Download Stargazing In The Atomic Age full books in PDF, epub, and Kindle. Read online free Stargazing In The Atomic Age ebook anywhere anytime directly on your device. Fast Download speed and no annoying ads. We cannot guarantee that every ebooks is available!

Stargazing in the Atomic Age

Stargazing in the Atomic Age
Author :
Publisher : University of Georgia Press
Total Pages : 158
Release :
ISBN-10 : 9780820358451
ISBN-13 : 0820358452
Rating : 4/5 (452 Downloads)

Book Synopsis Stargazing in the Atomic Age by : Anne Goldman

Download or read book Stargazing in the Atomic Age written by Anne Goldman and published by University of Georgia Press. This book was released on 2021-01-15 with total page 158 pages. Available in PDF, EPUB and Kindle. Book excerpt: A Kirkus Best Book of the Year During World War II, with apocalypse imminent, a group of well-known Jewish scientists and artists sidestepped despair by challenging themselves to solve some of the most difficult questions posed by our age. Many had just fled Europe.
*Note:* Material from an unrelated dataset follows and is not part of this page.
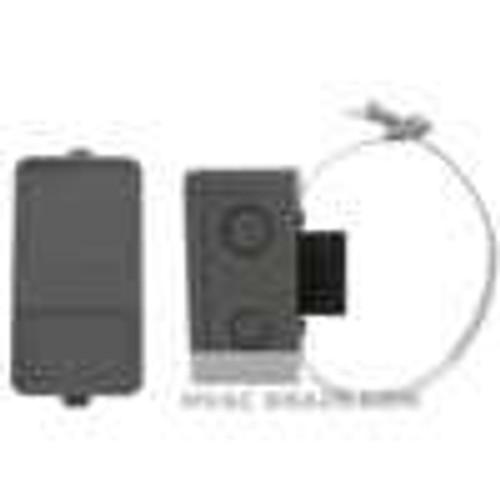 Dwyer Instruments S2-21, Surface mount temperature sensor, Pt 100 sensor in plastic junction box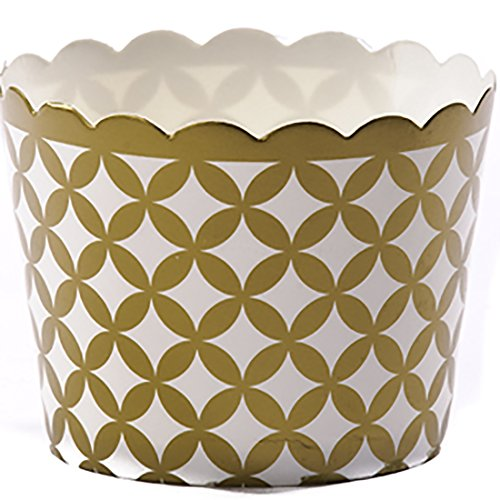 Simply Baked Small Paper Baking Cup  Metallic Gold Diamond  250 Pack  Disposable And Oven Safe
Others were born in the United States to immigrants who had escaped Russia’s pogroms. Alternately celebrated as mavericks and dismissed as eccentrics, they trespassed the boundaries of their own disciplines as the entrance to nations slammed shut behind them. In Stargazing in the Atomic Age, Anne Goldman interweaves personal and intellectual history in exuberant essays that cast new light on these figures and their virtuosic thinking. In lyric, lucent sentences that dance between biography and memoir as they connect innovation in science with achievement in the arts, Goldman yokes the central dramas of the modern age with the brilliant thinking of earlier eras. Here, Einstein plays Mozart to align mathematical principle with the music of the spheres and Rothko paints canvases whose tonalities echo the stark prose of Genesis. Nearby, Bellow evokes the dirt and dazzle of the Chicago streets, while upon the heels of World War II, Chagall illuminates stained glass no less buoyant than the effervescent notes of Gershwin's Rhapsody in Blue. In these essays, Goldman reminds readers that Jewish history offers as many illustrations of accomplishment as of affliction. At the same time, she gestures toward the ways in which experiments in science and art that defy partisanship can offer us inspiration during a newly divisive era.